§ Items:

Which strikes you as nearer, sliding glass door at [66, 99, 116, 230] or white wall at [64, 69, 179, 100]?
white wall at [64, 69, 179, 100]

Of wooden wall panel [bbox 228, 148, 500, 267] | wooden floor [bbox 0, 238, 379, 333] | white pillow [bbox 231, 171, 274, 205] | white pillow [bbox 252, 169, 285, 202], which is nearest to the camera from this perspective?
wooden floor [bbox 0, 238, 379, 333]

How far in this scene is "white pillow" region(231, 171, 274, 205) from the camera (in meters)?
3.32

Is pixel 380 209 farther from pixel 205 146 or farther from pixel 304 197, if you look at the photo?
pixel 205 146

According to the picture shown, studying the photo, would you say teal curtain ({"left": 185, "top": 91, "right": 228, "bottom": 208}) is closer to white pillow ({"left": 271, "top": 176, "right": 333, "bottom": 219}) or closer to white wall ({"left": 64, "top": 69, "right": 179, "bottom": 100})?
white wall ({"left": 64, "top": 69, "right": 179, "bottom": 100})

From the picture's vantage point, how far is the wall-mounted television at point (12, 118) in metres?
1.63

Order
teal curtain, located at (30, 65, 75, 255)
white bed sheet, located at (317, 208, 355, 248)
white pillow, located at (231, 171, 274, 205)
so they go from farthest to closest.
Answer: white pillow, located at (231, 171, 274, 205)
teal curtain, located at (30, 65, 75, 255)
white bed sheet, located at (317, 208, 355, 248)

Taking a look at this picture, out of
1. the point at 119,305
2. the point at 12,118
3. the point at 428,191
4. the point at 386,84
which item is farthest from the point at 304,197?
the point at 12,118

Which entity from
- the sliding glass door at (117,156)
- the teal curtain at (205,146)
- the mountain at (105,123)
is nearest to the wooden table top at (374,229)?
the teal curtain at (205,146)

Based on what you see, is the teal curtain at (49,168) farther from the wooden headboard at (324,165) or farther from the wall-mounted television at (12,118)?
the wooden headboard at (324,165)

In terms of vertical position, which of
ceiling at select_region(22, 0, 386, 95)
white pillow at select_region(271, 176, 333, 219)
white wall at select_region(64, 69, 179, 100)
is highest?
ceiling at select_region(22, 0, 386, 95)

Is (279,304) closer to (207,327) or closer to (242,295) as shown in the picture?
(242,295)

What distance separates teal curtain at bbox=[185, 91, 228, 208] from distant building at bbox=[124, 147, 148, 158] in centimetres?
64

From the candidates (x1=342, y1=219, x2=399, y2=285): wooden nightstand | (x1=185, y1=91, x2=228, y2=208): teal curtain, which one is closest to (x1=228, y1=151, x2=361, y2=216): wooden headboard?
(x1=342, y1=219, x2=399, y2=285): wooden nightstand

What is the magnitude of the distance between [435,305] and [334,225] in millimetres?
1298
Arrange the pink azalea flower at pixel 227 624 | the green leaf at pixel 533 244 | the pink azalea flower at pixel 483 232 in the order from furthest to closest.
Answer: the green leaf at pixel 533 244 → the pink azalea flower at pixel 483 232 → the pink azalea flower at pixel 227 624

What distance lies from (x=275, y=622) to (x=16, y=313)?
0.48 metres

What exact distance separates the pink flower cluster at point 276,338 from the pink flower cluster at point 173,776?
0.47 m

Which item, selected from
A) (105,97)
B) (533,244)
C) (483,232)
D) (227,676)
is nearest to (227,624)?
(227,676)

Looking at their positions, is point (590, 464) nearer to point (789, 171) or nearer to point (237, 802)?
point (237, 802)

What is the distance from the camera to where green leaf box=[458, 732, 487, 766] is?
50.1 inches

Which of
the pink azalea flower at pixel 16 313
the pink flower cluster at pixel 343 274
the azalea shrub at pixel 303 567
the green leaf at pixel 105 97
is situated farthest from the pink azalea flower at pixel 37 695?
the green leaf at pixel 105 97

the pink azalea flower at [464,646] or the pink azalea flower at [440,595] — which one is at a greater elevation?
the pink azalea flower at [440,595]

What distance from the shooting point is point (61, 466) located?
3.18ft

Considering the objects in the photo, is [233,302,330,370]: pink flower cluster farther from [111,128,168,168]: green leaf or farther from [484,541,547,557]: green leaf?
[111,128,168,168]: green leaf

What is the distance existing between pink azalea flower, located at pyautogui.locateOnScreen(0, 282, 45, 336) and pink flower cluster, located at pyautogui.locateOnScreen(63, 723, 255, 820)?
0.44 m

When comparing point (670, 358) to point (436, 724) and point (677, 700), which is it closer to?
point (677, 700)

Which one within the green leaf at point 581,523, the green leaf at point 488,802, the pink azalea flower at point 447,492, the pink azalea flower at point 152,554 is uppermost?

§ Work to be completed: Convert the items in the part that opens with the line containing "Looking at their" and closes with the line containing "50.1 inches" into a two-column CSV with the headers item_text and answer. Give one row per item, put each value in its own quoted field, and replace any line breaks with spaces.

§ Reply:
item_text,answer
"Looking at their positions, is point (590, 464) nearer to point (789, 171) or nearer to point (237, 802)?","point (237, 802)"
"What is the distance from the camera to where green leaf box=[458, 732, 487, 766] is?","50.1 inches"